Written problem a. In the records, write out the stretch from the line containing "I'd be grateful if you could detect all trucks" through the line containing "925,290,994,344" as a numbered list, leaving out any blank lines.

Source passage.
····················
Training and Inference

Slurm scripts for training and decoding on the TED58 dataset can be found under exps/. The preprocessing scripts of the datasets in the paper can be found under utils/. Please replace the data path to your own MT data if you'd like to train on a different dataset.

sbatch exps/1_baseline_t1_chi_square_0.05_ted.sh

To compute the baseline losses, exps/eval_baselines_ted.sh is an example script of how to load a pretrained ERM model for computing the average loss on the training set.

Other baseline methods

The scripts for running other baseline methods can be found under exps/ as well, similarly, please replace with your own dataset hyperparameters correspondingly.

  1. ERM

    sbatch exps/2_erm.sh or bash exps/2_erm.sh (need slight modification on the env variable SLURM_ARRAY_TASK_ID).

  2. CVaR group DRO with primal-dual method

    sbatch exps/3_baseline_cvar_pd.sh

  3. CVaR group DRO with our iterated best response (IBR)

    sbatch exps/4_baseline_cvar_ibr.sh

  4. Chi-square group DRO with primal-dual method

    sbatch exps/5_baseline_chi_square_primal_dual.sh

  5. group DRO (Sagawa et al., 2020)
    sbatch exps/6_baseline_eg_reweight.sh

Reference

@inproceedings{zhou21emnlp,
    title = {Distributionally Robust Multilingual Machine Translation},
    author = {Chunting Zhou and Daniel Levy and Xian Li and Marjan Ghazvininejad and Graham Neubig},
    booktitle = {Conference on Empirical Methods in Natural Language Processing (EMNLP)},
    address = {Punta Cana, Dominican Republic},
    month = {November},
    year = {2021}
}
····················
Provided entries.
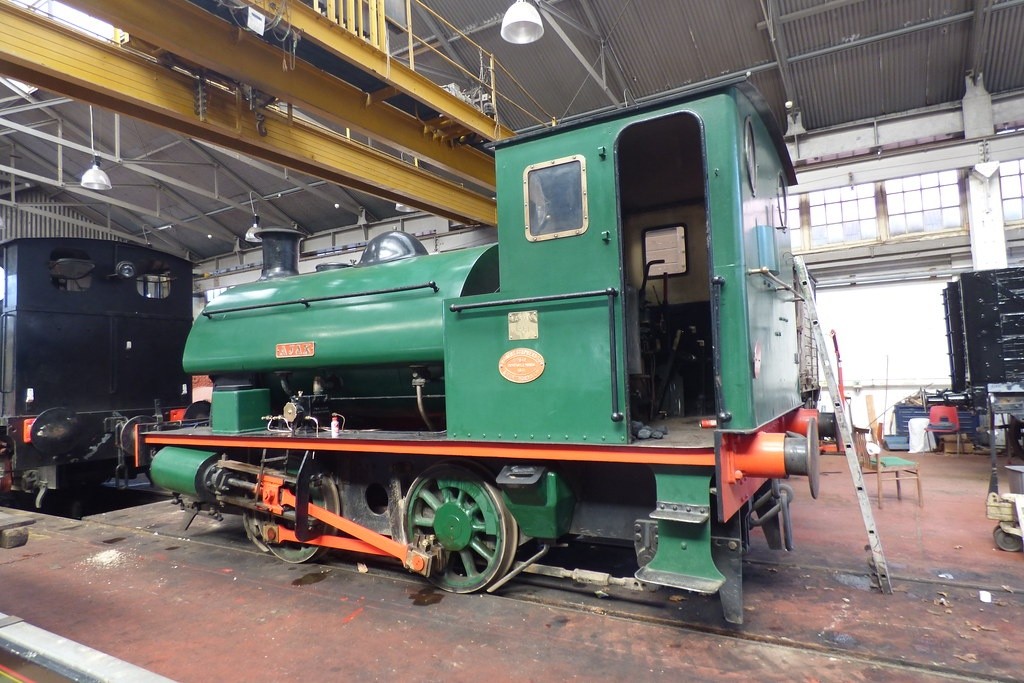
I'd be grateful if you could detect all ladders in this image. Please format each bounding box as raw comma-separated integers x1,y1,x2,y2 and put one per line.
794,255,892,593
····················
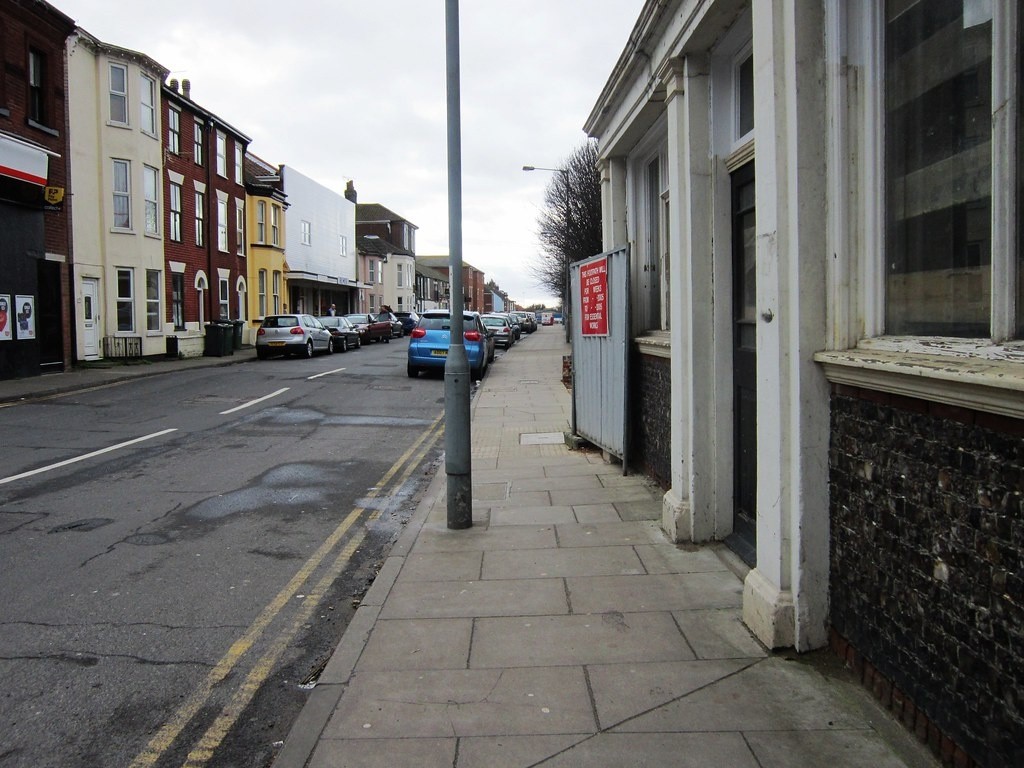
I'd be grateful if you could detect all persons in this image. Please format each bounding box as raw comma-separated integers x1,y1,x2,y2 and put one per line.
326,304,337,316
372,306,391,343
····················
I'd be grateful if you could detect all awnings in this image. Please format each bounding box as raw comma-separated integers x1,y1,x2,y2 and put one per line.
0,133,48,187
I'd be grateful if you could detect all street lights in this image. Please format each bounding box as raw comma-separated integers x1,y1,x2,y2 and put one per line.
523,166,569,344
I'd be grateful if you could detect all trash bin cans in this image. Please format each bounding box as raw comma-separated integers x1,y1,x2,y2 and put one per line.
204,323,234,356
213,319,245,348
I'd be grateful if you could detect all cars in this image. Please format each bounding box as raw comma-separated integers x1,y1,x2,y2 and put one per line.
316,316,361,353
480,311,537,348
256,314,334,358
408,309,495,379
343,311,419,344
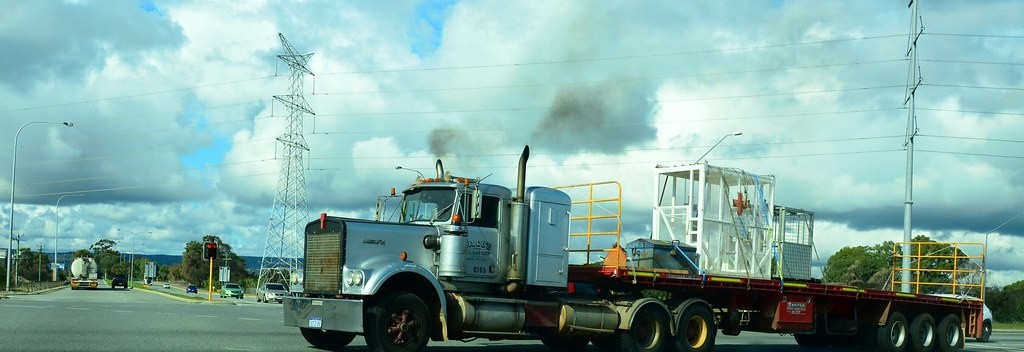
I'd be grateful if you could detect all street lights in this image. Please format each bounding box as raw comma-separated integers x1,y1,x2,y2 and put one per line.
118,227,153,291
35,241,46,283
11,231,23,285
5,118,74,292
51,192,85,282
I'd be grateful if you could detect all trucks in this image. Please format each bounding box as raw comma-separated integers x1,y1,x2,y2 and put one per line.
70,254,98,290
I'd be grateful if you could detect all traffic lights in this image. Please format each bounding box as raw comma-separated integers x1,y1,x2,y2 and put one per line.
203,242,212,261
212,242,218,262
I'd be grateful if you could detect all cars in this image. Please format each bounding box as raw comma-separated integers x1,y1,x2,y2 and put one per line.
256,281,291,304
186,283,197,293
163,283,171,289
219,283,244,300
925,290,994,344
····················
Written problem b. According to the training and inference notes, which script runs CVaR group DRO with the primal-dual method?

Complete output a.
1. I'd be grateful if you could detect all trucks in this image. Please format each bounding box as raw comma-separated integers x1,y1,x2,y2 and put one per line.
2. 70,254,98,290
3. I'd be grateful if you could detect all traffic lights in this image. Please format each bounding box as raw comma-separated integers x1,y1,x2,y2 and put one per line.
4. 203,242,212,261
5. 212,242,218,262
6. I'd be grateful if you could detect all cars in this image. Please format each bounding box as raw comma-separated integers x1,y1,x2,y2 and put one per line.
7. 256,281,291,304
8. 186,283,197,293
9. 163,283,171,289
10. 219,283,244,300
11. 925,290,994,344

Complete output b. exps/3_baseline_cvar_pd.sh